This essay was jointly written by Peter Hurford and Marcus A. Davis.
Rethink Charity is excited to announce our new project, Rethink Priorities, which is dedicated to doing foundational research on neglected causes in a highly empirical and transparent manner. This work will begin this year, beginning with a focus on lessons that can be taken from analyzing vaccinations as an intervention in the developing world and animal welfare corporate campaigns.
This work will be led by Marcus A. Davis and Peter Hurford, with Marcus working full-time and Peter working part-time.
Marcus is a co-founder of Charity Entrepreneurship and Charity Science Health, where he systematically analyzed global poverty interventions, led cost-effectiveness analyses, and oversaw all technical aspects of the project. Before joining the Charity Science team, he ran Effective Altruism Chicago and worked with LEAN coordinating outreach to local EA groups around the globe.
Peter is a data scientist working from Chicago. He co-founded Rethink Charity, and is on the board of Charity Science and Animal Charity Evaluators. He has reviewed and produced research on cause prioritization and effective altruism since 2013.
In doing this research, we focus on the following principles:
- Generating new insight and knowledge in addition to synthesizing existing research. We’re focused more on producing cutting-edge content rather than summarizing existing content.
- Publishing shorter and more digestible information more frequently, rather than publishing sprawling research less frequently. By taking the same amount of information and breaking it down into “minimal publishing units,” we make it easier for ourselves and others to understand and build upon, and get quicker feedback loops.
- Emphasizing quick feedback loops trying to go from initial research to an initial publication in about a month.
- Seeking tractability in research by looking for questions that we may be able to make meaningful progress on. We’ll hack away on the edges, so to speak.

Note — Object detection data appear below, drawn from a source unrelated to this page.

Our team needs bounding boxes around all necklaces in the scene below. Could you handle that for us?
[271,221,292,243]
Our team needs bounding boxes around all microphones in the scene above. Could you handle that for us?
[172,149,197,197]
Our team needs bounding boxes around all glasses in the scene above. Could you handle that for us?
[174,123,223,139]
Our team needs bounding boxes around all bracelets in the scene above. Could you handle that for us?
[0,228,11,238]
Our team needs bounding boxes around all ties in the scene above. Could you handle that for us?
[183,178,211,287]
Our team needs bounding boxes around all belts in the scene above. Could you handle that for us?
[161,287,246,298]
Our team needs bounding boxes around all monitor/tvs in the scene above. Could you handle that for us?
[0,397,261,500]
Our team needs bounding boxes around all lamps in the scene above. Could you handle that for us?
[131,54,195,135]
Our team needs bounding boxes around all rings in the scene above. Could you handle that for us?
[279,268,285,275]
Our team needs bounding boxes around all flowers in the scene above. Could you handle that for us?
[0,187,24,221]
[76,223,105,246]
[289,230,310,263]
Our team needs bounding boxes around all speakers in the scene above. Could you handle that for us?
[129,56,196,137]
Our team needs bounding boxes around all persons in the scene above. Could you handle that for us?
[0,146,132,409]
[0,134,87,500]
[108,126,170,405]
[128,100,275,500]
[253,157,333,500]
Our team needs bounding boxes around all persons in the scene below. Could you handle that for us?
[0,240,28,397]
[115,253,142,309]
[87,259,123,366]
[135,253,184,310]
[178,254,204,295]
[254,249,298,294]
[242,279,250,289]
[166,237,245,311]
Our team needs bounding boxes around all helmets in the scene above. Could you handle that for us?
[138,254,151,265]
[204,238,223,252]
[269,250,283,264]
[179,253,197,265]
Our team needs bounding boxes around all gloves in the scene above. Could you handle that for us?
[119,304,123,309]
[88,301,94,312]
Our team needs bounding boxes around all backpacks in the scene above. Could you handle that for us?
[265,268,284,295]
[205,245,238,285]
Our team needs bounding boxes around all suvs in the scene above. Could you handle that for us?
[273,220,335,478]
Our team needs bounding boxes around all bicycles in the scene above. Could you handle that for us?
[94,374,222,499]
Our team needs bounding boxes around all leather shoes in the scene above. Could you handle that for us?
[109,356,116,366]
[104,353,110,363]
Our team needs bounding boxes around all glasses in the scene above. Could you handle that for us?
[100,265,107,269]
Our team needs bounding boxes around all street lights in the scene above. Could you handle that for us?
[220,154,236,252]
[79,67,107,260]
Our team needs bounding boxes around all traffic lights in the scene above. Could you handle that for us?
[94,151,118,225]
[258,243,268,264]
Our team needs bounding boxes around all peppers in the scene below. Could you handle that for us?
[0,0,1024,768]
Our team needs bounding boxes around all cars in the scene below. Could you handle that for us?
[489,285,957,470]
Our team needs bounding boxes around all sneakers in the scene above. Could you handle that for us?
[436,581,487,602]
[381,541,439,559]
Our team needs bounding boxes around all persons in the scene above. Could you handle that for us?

- Keeping all research in touch with the bigger picture, building upon individual publications to try to answer key questions.
- Finding new opportunities over creating more ranked lists of existing opportunities. We predict improving on existing uncertain ranking methods is less effective than finding directions that have been previously neglected in EA. We’re unlikely to convince people of the number one cause, but we might find something others have not thought about.
- Tracking the impact of our research to help us make key decisions. We have plans to do follow-up reviews on all our research, including surveys to determine the influence of the research.
- Shutting the project down if it doesn’t generate impact to avoid wasting our time and effort. We are pre-committing to an initial six month test phase and pivoting as necessary. We will completely shut down if there’s no discernable impact within the first year. If our work isn’t helping others make better decisions, we should try something else.
Right now, our research agenda is focused on:
- trying to learn how to apply cost-effectiveness frameworks to uncertain domains. (As an example, see our first post on vaccine research and development.)
- prioritization and research work within interventions aimed at nonhuman animals (as research progress here looks uniquely tractable compared to other cause areas)
- assisting LEAN and SHIC in gathering evidence about EA movement building (as research here looks tractable and neglected)
What we’ve done so far:
- How Much Does it Cost to Research and Develop a Vaccine?
- How Much Does it Cost to Roll-out a Vaccine?
- What is Animal Farming in Rural Zambia Like? A Site Visit
Our research agenda and approach are still in the very early stages and may change significantly as we grow and learn.